• FRAGMENTO PARA LEER

No resulta fácil dirigir una película perfecta partiendo de un libro perfecto. Una de las premisas fundamentales en una adaptación es que puedes cambiar algunos pasajes, eliminar personajes superfluos o menos importantes y darle otra estructura porque el cine es un lenguaje muy diferente de la literatura, pero, en cualquier caso, jamás debes traicionar el espíritu del original. Y todo esto lo saben Joel y Ethan Coen, los encargados de convertir en imágenes la gran novela de Cormac McCarthy, “No es país para viejos”. Con este filme han vuelto a lo que mejor saben hacer: el estudio de la violencia, del azar, del desencanto, del misterio. “Crueldad intolerable” no estuvo mal, es una comedia que funciona. Pero “The Ladykillers” fue un remake fallido porque estaba muy por debajo del original, esa delicia en blanco y negro que un cinéfilo no se cansa de ver y que conocimos en España como “El quinteto de la muerte”.
Con su nueva y contundente película, los Coen Brothers vuelven a ese territorio violento y paranoico en el que la muerte siempre está agazapada en la esquina menos imaginable. Han regresado a lo grande, a los viejos tiempos: “Sangre fácil”, “Fargo”, “El gran Lebowski”… Y, de nuevo, con un reparto impecable de actores a los que ellos saben sacar más jugo: Javier Bardem, Tommy Lee Jones, Josh Brolin y Woody Harrelson brillan en el filme, pero destaca entre ellos Bardem, que convierte a su personaje, Anton Chigurh, en un huracán, un psicópata de careto cerúleo y peinado ridículo que mete miedo con la mirada. En el libro, Chigurh simboliza a un espectro. Simboliza el Mal, la Muerte que irrumpe en la vida cuando uno menos se lo espera y entonces uno trata de buscar un sentido a su aparición inesperada. El sheriff Bell (Lee Jones) es la conciencia del hombre antiguo, del tipo que empieza a envejecer mientras su país se va al retrete por culpa de la violencia y el caos, del individuo que no se adapta y añora el pasado y ya no encuentra un hueco para él ni un sentido para cuanto sucede a su alrededor, explicado en esas malas noticias que trae a diario el periódico. Al personaje de Moss (Brolin) lo explica bien otro de los personajes, tanto en la novela como en el filme: es un tipo que ha hecho algo que le viene grande, que se ha metido en la boca del lobo por ambición y no sabe salir del atolladero. Wells (Harrelson) es el clásico bocazas; representa a quien habla y alardea mucho, pero consigue poco.

• DATOS REGISTRADOS
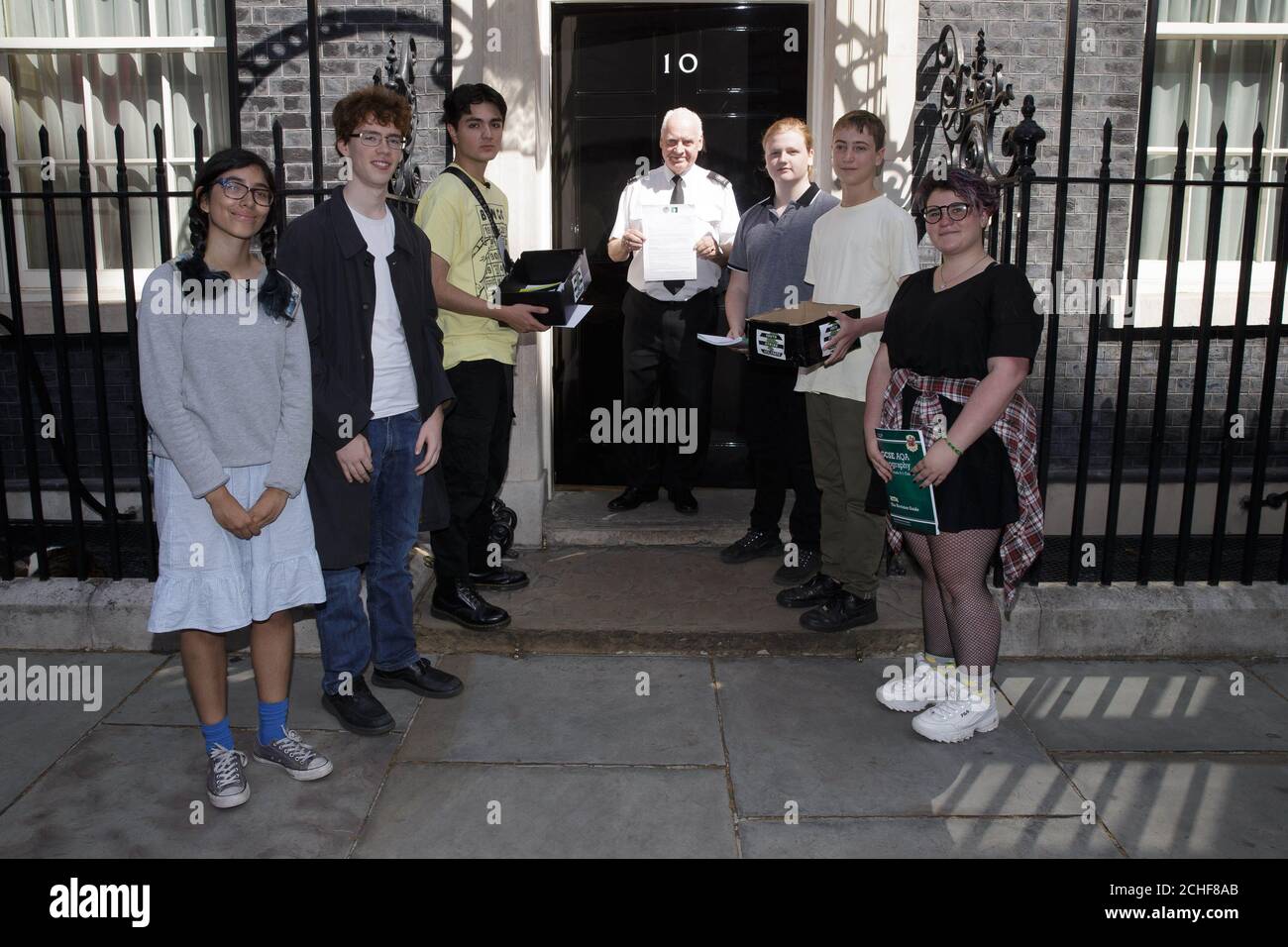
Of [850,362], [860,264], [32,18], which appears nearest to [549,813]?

• DETALLES DEL EJERCICIO
Prosigue el texto sobre la adaptación al cine de “No es país para viejos” desde su última oración.

• RESULTADO DEL EJERCICIO
No es nada fácil adaptar la poesía crepuscular, llena de caos, paisajes y locura, de los libros de McCarthy. Pero los Coen lo han logrado, aunque han tenido que prescindir de los monólogos interiores de Bell, cuya amargura Jones es capaz de traducir mediante su mirada rota y su desencanto. Aunque dos de los pasajes más importantes del libro sean convertidos en sendas elipsis. Pero esas elipsis, al contrario de lo que podríamos pensar, suponen un acierto y un riesgo. Los Coen ocultan la muerte de algunos personajes mediante esas elipsis y, en alguna ocasión, con asesinatos que suceden fuera de plano. El equilibro logrado es magistral. Otro de los aciertos es la ausencia de música. No hay banda sonora: sólo suena un tema instrumental en los créditos y en un par de escenas oímos la canción de una banda de mariachis o lo que suena por los altavoces de algún local. Es un acierto porque en la literatura de McCarthy predominan las pausas y los silencios. A menudo seguimos a personajes solitarios y a tipos que hablan poco. La falta de música logra aquí el mismo efecto. La dirección es magistral. Logran aunar suspense y reflexión. La adaptación de “No es país para viejos” es una obra que perdurará, un clásico absoluto.